Here are some pics below of job. Oh, these are 10 yr bulbs and 30 year ballast. I gave a personal guarantee/warrenty for 10 yrs/30yrs for labor as well and worked it into the price. My material was 3x that what most of you pay.


----------



## Cletis (Aug 20, 2010)

Ok. Here. We reduced their load 43% with 39% more better light. 3.4 yr roi with a 15yr total savings of $ 197,000. $ $ 1,700 poco rebates to me


----------



## frenchelectrican (Mar 15, 2007)

Did someone catch you in the photo ??

BTW did the Exit luminaire working on back up power ? ( hard to see if that is lit up )


Merci,
Marc


----------



## Cletis (Aug 20, 2010)

*Ugly*



frenchelectrican said:


> Did someone catch you in the photo ??
> 
> BTW did the Exit luminaire working on back up power ? ( hard to see if that is lit up )
> 
> ...


No, that was one of my ugly older guys.

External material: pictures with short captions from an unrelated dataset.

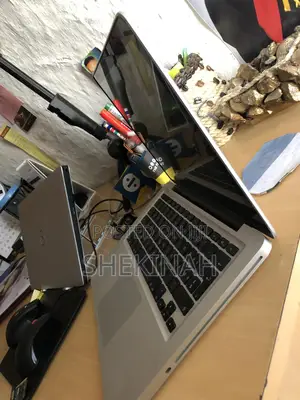 Laptop Apple MacBook 2012 8GB Intel Core I5 HDD 500GB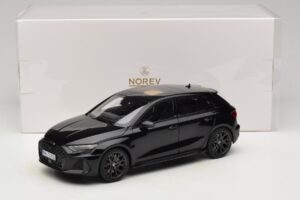 Audi RS3 8Y Sportback Myth Black Norev 1:18 188388 Metal - imagen 8 de 8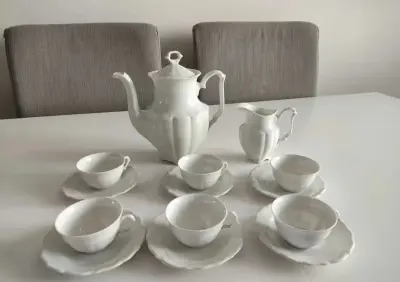 Sprzedam serwis kawowy z porcelany Wałbrzych — praca Marek, Wrocław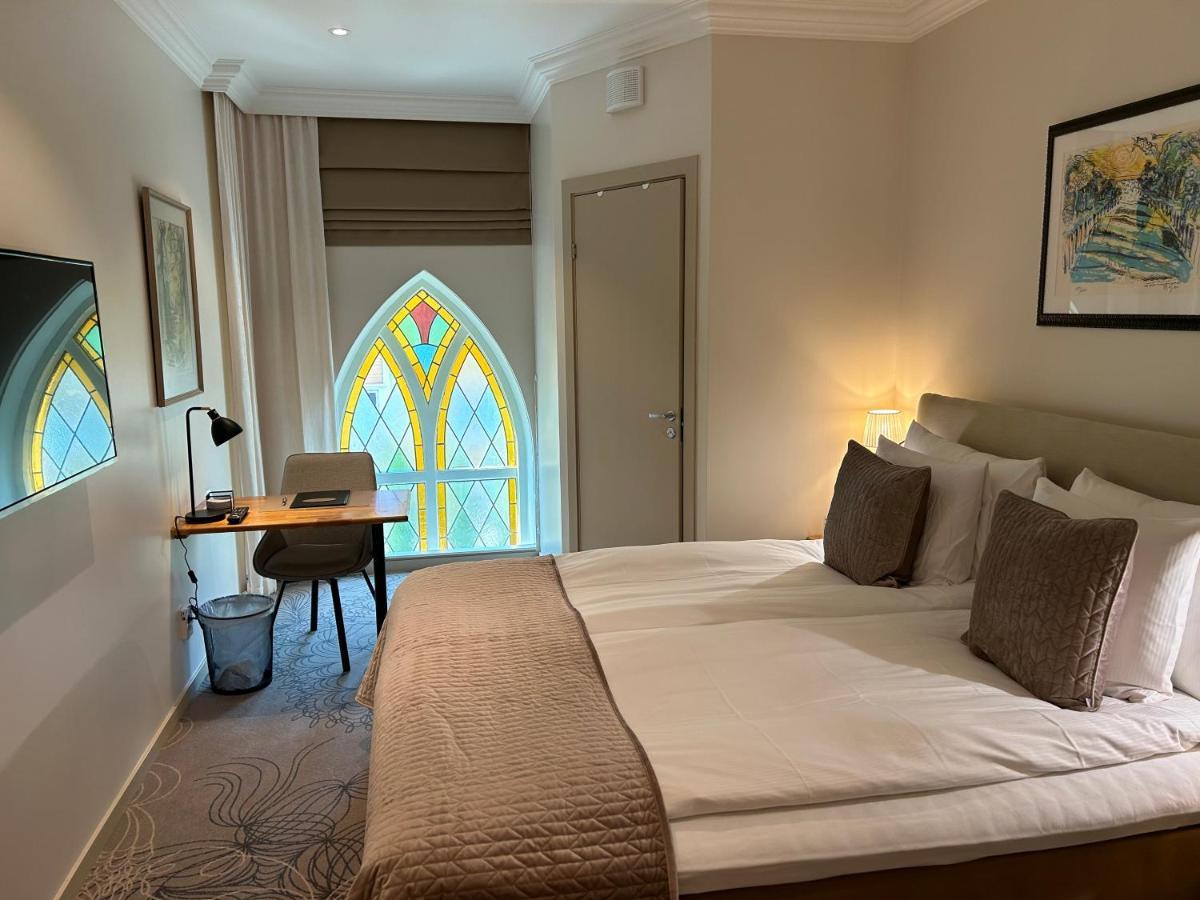 Sockerslottet Hotell Кристинехамн Экстерьер фото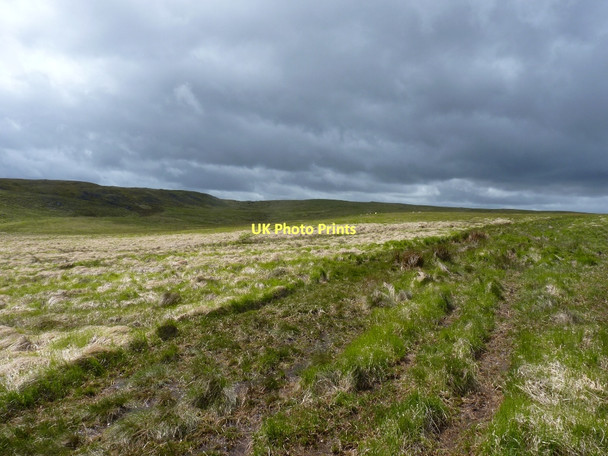 Photo 6"x4" Looking up the valley of Ffos y Rhestr Llyn Carw c2011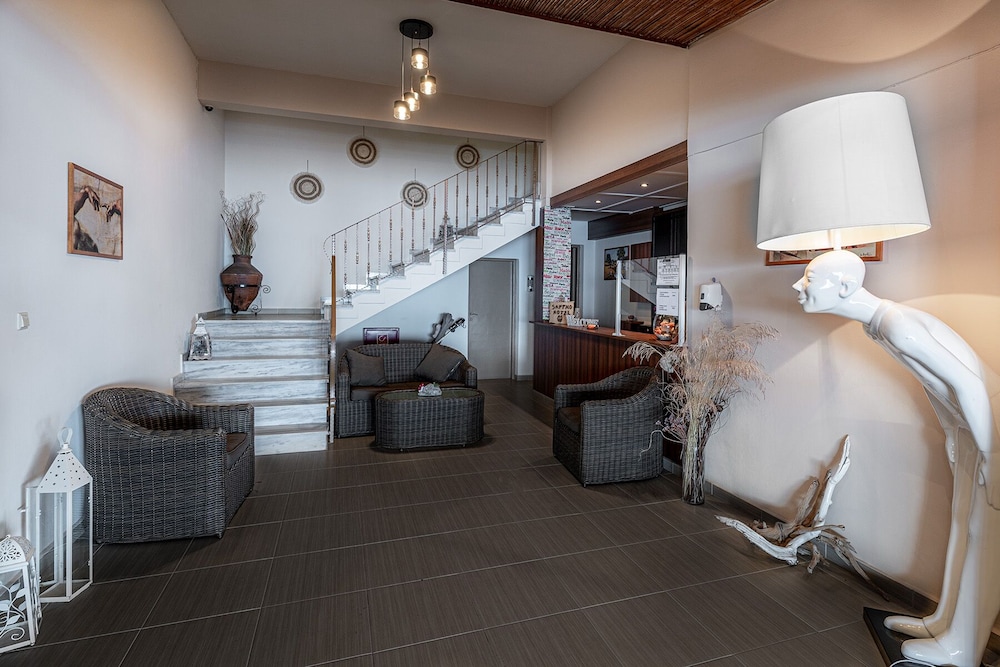 Sappho Hotel
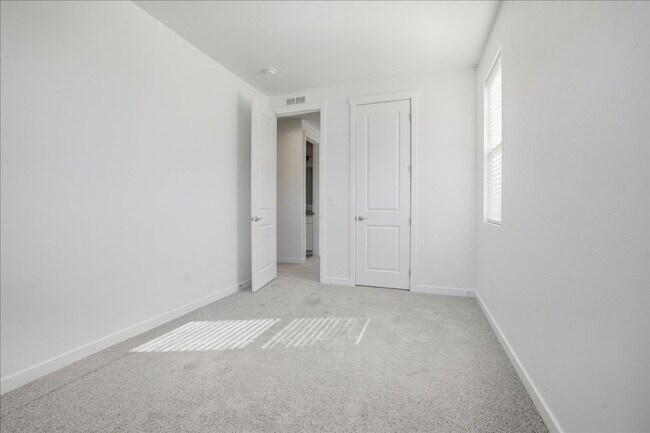 Building Photo - Brand new 3 bed 2.5 bath townhouse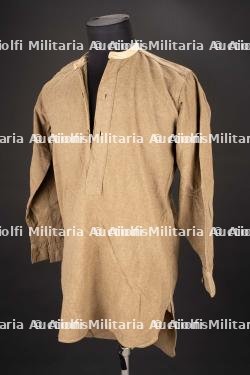 Chemise britannique. British shirt.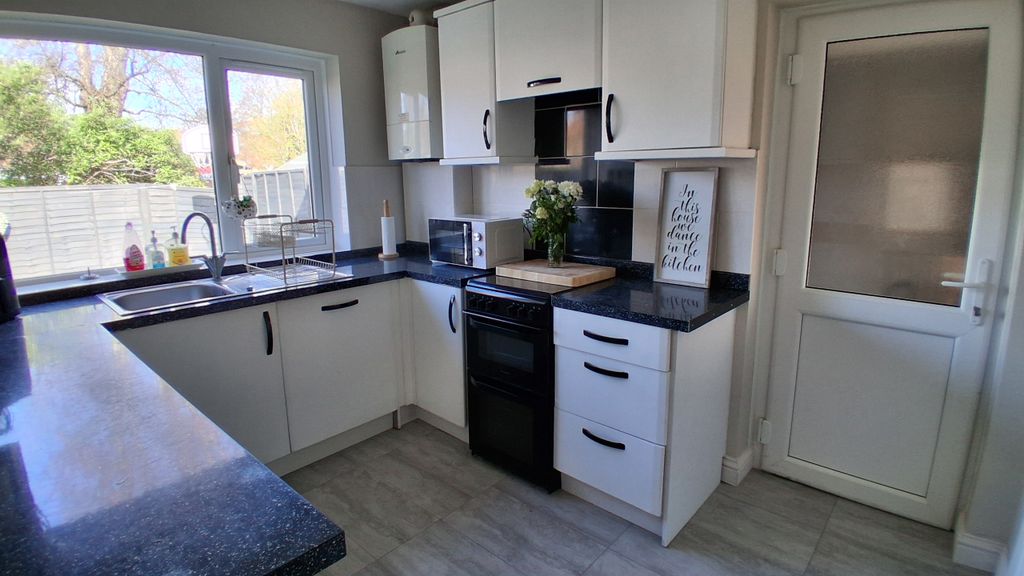 Property photo 3 of 16 20260330_130823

Almost all the exits were bad so we replaced with new.


----------



## knowshorts (Jan 9, 2009)

That is by far the ugliest corridor I have seen in a while.


----------



## Lighting Retro (Aug 1, 2009)

Our payout for retrofit companies is at the top of the scale, and for a full retrofit kit, we're at $7 each. Not unusual for guys to knock out 50+ a night. However, if that is what you do, you get very fast at it. At 50 a night, the guys are making $350 a day, $1750 a week, $7,000 a month. If you do more, your guys need to get faster, and you need to pay less if you were to remain competitive. A specialty retrofitter would likely be much more cost effective.


----------